New Albany Middle School and New Albany High School placed first and third, respectively, at the Science Olympiad regional competition March 17 at Grandview Heights High School.

New Albany Middle School and New Albany High School placed first and third, respectively, at the Science Olympiad regional competition March 17 at Grandview Heights High School.

Grandview Heights placed second.

The New Albany teams will go on to the state competition April 28 at The Ohio State University.

"I've been coaching for 17 years, and this is the best we've ever done," middle school Olympiad coach Kirsten Jaster said. "We beat 15 other local schools."

Science Olympiads are like academic track meets, comprising a series of 23 events in each division (Division B is middle school; Division C is high school). Events range from constructing bottle rockets to "CSI"-style events in which students use hair-fiber analysis and other scientific methods to solve hypothetical crimes.

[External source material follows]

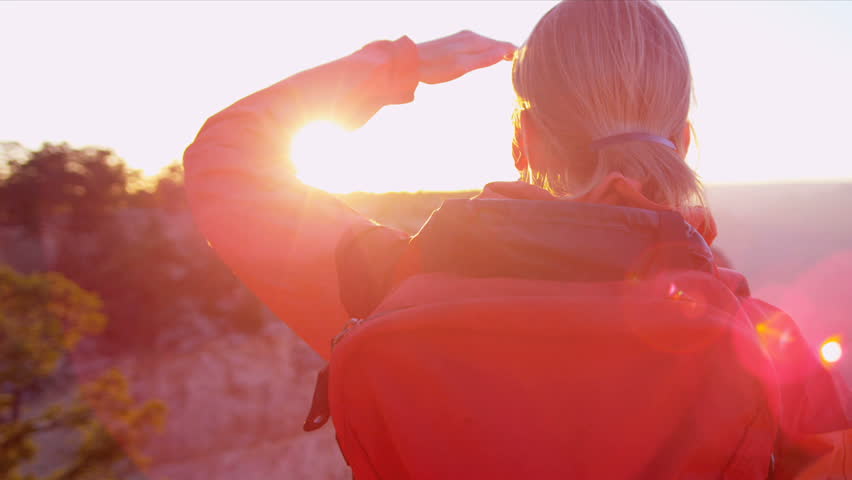 Lone female hiker watching the sun setting over the canyons, USA, Shot on Red Epic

The Science Olympiad encourages a cross section of students to get involved.

"There's a whole gamut of learning styles that it hits," Jaster said. "It promotes a culture where it's cool to be a nerd."

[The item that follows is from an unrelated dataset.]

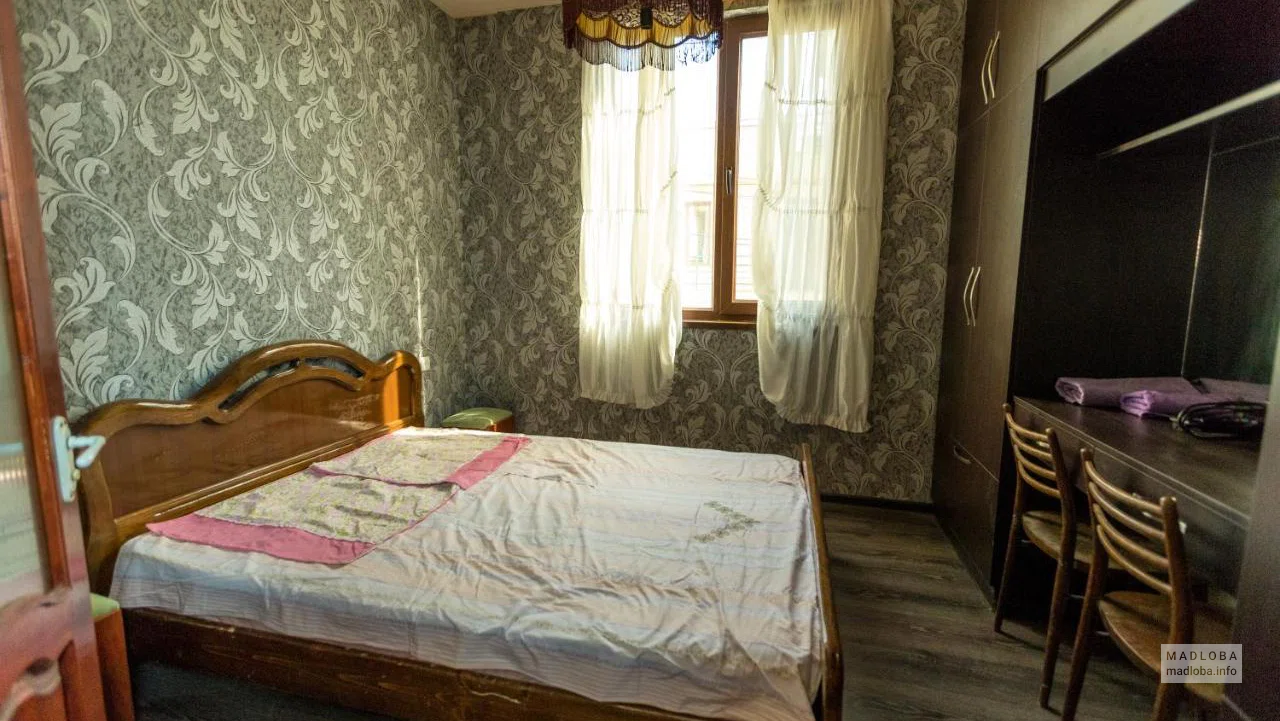 Кровать в номере отеля M House в Тбилиси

Through Science Olympiad, students work toward a common goal. Two teams from the middle school and high school competed in the regional competition. The middle school's secondary - "junior varsity" - team placed third, and the high school's junior varsity team earned sixth place.

Although the junior varsity teams won't go on to the state competition, "they beat out everyone else's top strong teams," Jaster said.

At the state competition, New Albany Middle School, coached by Jaster, and New Albany High School, coached by Keith Rusnak, will compete among the top 40 middle and high schools from Ohio.

"Our goal at the state is to crack the top 10," Jaster said. "We've been as high as 12 out of 40 teams."

Although the New Albany teams are well-prepared, they will face steep competition at the state level, Jaster said.

"Ohio is an extremely rich competitive Olympiad state. Other states, they don't have half the numbers competing that we have," she said. "We are one of the few that have two from the state level to advance."

The schools that earn the top two slots at the state level will go on to represent Ohio at the national competition.

"When you go to the nationals, these kids are cheering for math and science," Jaster said. "It's amazing."

No matter how well the students do at the state competition, participating in the Science Olympiad is its own reward, Jaster said.

"Even if they don't become scientists or mathematicians," she said, "it's a great group for them to be a part of, and it highlights the ability of kids to learn."